## To do:
- A) Using the passage on Thomas Digges, decide whether each statement agrees with it. Answer yes or no for each, and quote the words that decide it. (i) Digges noticed the new star before Tycho Brahe did. (ii) The new star had vanished from sight by February 1574. (iii) The letter Pumfrey found names Digges as its author.
- B) According to the passage on Thomas Digges, who devised the ten-foot cross-staff that Digges had access to?
- C) List every person the passage on Thomas Digges mentions by name.

:: Excerpt provided ::

Thomas Digges was twenty-six when the new star of 1572 lit up the skies over England (the same star observed in Denmark by Tycho Brahe). Digges first noticed the star on November 17—six days after Tycho—and began to study the object carefully. The following year he wrote a short treatise on it. His opinion was in great demand; even the queen sought out his views on the new star. Astrological prognostications aside, Digges believed his observations could be used to test the Copernican theory. His own book about the star,
Alae seu scalae mathematicae
(
Mathematical Wings or Ladders
), appeared in 1573, before the star had faded from view. Like Tycho, Digges had managed to measure the parallax of the new star, or, more precisely, to determine that it displayed so little parallax that it must lie much farther away than the moon.

For Digges, measurements of parallax were more than just a clever substitute for a celestial yardstick. The data could also reveal which view of the cosmos—the Ptolemaic or the Copernican—was correct. That's because the distance between the Earth and the other planets (especially Mars) varied by a much larger amount in the sun-centered scheme than in the geocentric picture. With precise enough observations, one ought to be able to settle the matter. Digges was lucky to have access to the best instruments in England, including a ten-foot cross-staff, for measuring celestial angles, devised by a man named Richard Chancellor; when Digges was a young man, he and Dee used the instrument together. We know that Digges was leaning toward the Copernican theory, and certainly admired Copernicus as the greatest observer of his age. Along with his own measurements of the new star, Digges included a data table with the positions of thirteen reference stars in the constellation Cassiopeia, “taken from Copernicus (with the printer's errors corrected).” He also confessed to working quickly in case “by order of the Most Powerful, it [the star] should recede again.” The star did indeed fade in intensity over the next few months. By February 1574 it had finally disappeared from view. Yet interest in the strange apparition continued. Like Tycho, Digges was keen to read everything that astronomers throughout Europe had written about the wondrous new star.

“A LETTER SENT BY A GENTLEMAN OF ENGLAND”

Given that this was nearly four and a half centuries ago, one might imagine that fresh evidence concerning Digges and the new star would be rather unlikely to turn up. A few years ago, however, a British historian named Stephen Pumfrey stumbled across a published letter, apparently written by Digges, on the subject of this very star. The document, which does not give the author's name, is titled “A letter sent by a gentleman of England, to his frende, containing a confutacion of a French mans errors, in the report of the miraculous starre now shyning.” Only one copy of the letter, published in 1573, seems to have survived. It had been dwelling, virtually forgotten, in the library in Lambeth Palace in London. In a journal article published in 2010, Pumfrey presents a compelling case for Digges being the author.

The letter was written in response to another letter, written by another anonymous individual—how much simpler life would be if people signed their names!—living in France.

:::
:: Data listing ::

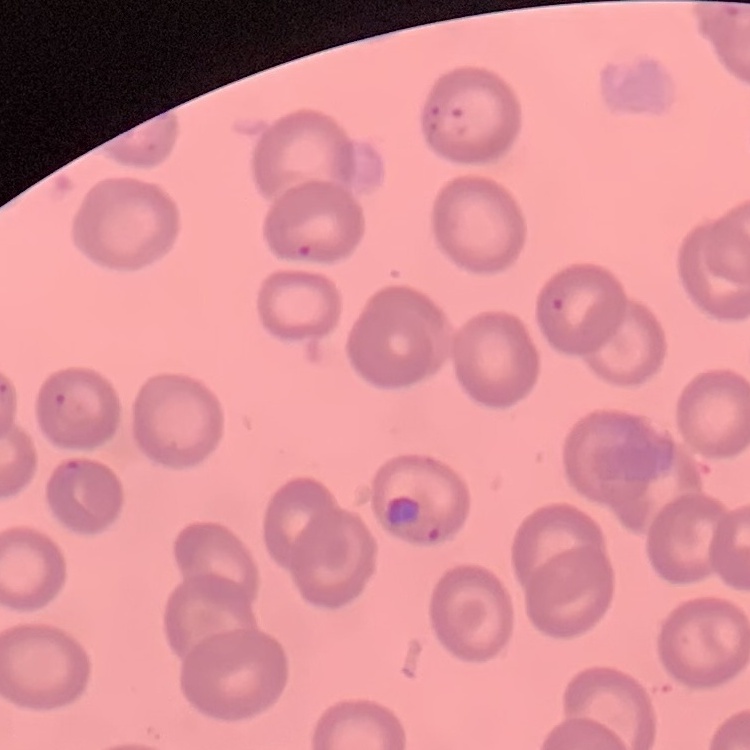
Summary:
  - Erythrocyte morphology: no rouleaux formation
  - Image type: square crop of a larger photomicrograph
  - Preparation: thin blood smear
  - Stain: Field's or Giemsa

:::

## Response list:
- A)
(i) No: "Digges first noticed the star on November 17—six days after Tycho"
(ii) Yes: "By February 1574 it had finally disappeared from view."
(iii) No: "The document, which does not give the author's name"

- B) A man named Richard Chancellor.

- C) Thomas Digges, Tycho Brahe, Copernicus, Richard Chancellor, Dee, Stephen Pumfrey